Synergistic effect of manganese oxide nanoparticles and graphene nanosheets in composite anodes for lithium ion batteries

Abstract

A graphene-Mn3O4-graphene (GMG) sandwich structure with homogeneous anchoring of Mn3O4 nanoparticles among flexible and conductive graphene nanosheets (GSs) is achieved through dispersion of the GSs in Mn(NO3)2 solution and subsequent calcination. Mn3O4 nanoparticles are 50 ∼ 200 nm clusters consisting of 10 ∼ 20 nm primary particles, and serve as spacers to prevent the re-stacking of the GSs. GSs provide a highly conductive network among Mn3O4 nanoparticles for efficient electron transfer and buffer any volume change during cycling.
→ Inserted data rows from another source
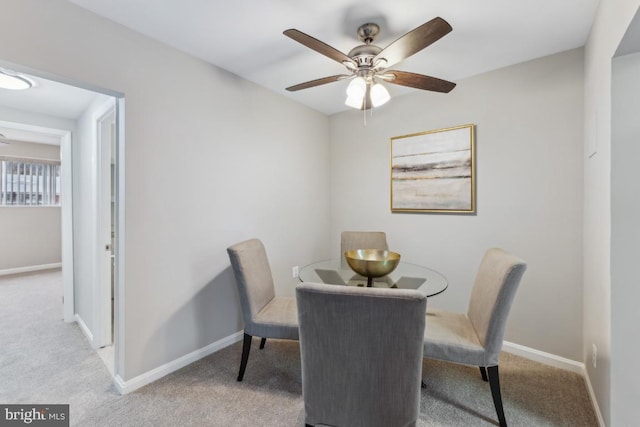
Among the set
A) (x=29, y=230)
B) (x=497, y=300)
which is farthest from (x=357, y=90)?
(x=29, y=230)

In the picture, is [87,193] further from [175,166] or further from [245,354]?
[245,354]

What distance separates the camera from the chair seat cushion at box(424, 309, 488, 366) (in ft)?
4.90

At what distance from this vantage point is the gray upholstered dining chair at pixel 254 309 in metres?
1.83

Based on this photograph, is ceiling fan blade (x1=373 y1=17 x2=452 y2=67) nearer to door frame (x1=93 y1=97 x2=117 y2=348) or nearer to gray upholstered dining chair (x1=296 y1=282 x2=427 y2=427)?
gray upholstered dining chair (x1=296 y1=282 x2=427 y2=427)

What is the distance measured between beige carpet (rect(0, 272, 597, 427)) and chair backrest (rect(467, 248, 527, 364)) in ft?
1.57

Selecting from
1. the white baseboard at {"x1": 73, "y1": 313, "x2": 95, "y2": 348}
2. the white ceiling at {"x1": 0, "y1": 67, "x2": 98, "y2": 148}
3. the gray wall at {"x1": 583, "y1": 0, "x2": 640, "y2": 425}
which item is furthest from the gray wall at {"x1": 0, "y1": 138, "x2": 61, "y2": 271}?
the gray wall at {"x1": 583, "y1": 0, "x2": 640, "y2": 425}

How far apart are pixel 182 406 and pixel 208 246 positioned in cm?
107

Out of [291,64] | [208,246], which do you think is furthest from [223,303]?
[291,64]

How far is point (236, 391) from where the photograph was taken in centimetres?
181

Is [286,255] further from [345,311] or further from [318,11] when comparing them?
[318,11]

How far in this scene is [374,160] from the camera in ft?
10.1

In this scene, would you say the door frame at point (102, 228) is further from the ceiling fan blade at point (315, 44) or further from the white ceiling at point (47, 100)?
the ceiling fan blade at point (315, 44)
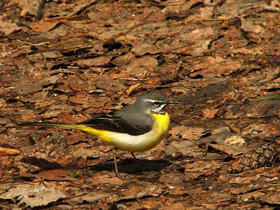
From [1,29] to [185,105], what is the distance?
18.2ft

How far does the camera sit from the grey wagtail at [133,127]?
8625 mm

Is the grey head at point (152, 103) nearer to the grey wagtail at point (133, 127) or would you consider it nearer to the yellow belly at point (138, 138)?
the grey wagtail at point (133, 127)

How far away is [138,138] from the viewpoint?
8.64 meters

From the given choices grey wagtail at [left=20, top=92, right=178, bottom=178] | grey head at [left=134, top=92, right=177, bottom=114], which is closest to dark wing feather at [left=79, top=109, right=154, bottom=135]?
grey wagtail at [left=20, top=92, right=178, bottom=178]

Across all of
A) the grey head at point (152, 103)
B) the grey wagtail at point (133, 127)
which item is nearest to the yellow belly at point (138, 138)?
the grey wagtail at point (133, 127)

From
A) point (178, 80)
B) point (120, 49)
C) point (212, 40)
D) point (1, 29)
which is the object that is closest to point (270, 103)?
point (178, 80)

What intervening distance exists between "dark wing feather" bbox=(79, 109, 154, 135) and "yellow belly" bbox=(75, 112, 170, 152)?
0.24ft

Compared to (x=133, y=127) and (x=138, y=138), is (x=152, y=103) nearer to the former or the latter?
(x=133, y=127)

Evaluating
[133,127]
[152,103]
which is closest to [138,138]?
[133,127]

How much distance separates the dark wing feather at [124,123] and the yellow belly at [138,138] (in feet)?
0.24

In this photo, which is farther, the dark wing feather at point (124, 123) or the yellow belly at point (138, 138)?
the dark wing feather at point (124, 123)

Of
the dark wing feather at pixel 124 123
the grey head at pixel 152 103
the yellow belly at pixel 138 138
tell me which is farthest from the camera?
the grey head at pixel 152 103

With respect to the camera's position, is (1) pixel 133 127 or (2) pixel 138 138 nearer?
(2) pixel 138 138

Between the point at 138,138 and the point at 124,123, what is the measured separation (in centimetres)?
37
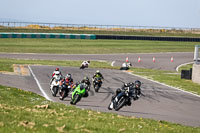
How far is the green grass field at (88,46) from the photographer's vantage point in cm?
6292

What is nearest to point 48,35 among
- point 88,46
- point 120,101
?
point 88,46

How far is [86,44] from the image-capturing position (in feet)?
234

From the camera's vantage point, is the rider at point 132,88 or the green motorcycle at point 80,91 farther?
the green motorcycle at point 80,91

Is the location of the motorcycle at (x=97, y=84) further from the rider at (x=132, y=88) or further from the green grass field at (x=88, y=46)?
the green grass field at (x=88, y=46)

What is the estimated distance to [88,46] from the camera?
6912 cm

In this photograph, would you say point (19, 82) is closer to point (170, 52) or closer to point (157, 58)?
point (157, 58)

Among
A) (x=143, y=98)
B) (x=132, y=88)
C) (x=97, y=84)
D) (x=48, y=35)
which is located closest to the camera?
(x=132, y=88)

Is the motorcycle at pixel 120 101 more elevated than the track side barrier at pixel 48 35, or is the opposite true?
the track side barrier at pixel 48 35

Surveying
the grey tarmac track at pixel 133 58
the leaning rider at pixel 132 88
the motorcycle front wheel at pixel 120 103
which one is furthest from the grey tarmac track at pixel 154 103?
the grey tarmac track at pixel 133 58

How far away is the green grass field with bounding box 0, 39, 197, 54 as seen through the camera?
62922 millimetres

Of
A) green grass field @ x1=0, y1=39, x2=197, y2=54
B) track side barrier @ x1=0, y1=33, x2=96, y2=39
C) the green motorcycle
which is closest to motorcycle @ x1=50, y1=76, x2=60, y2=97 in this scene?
the green motorcycle

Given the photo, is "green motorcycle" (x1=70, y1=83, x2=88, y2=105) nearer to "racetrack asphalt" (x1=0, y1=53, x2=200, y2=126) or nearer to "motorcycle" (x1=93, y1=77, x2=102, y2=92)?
"racetrack asphalt" (x1=0, y1=53, x2=200, y2=126)

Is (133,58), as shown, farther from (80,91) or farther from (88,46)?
(80,91)

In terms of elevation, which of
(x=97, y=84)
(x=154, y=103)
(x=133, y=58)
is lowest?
(x=154, y=103)
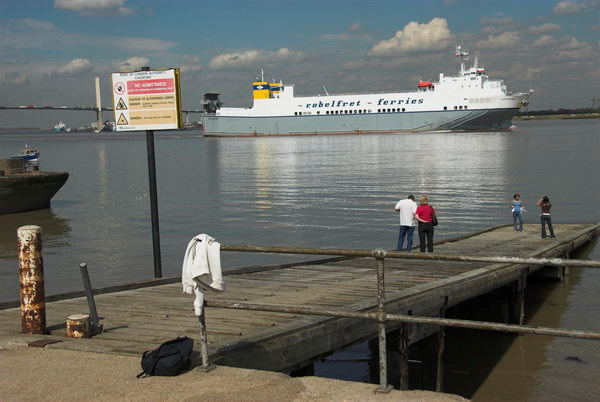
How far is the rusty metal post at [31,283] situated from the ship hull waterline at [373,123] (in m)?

Due to the strong synergistic effect between Mn3O4 and GSs, the capacity contributions from GSs and Mn3O4 in GMG are much larger than capacities of pure GSs and Mn3O4. Consequently, the GMG composite electrodes show excellent electrochemical properties for lithium ion battery applications, demonstrating a large reversible capacity of 750 mAh g−1 at 0.1 C based on the mass of GMG with no capacity fading after 100 cycles, and high rate abilities of 500 mAh g−1 at 5 C and 380 mAh g−1 at 10 C.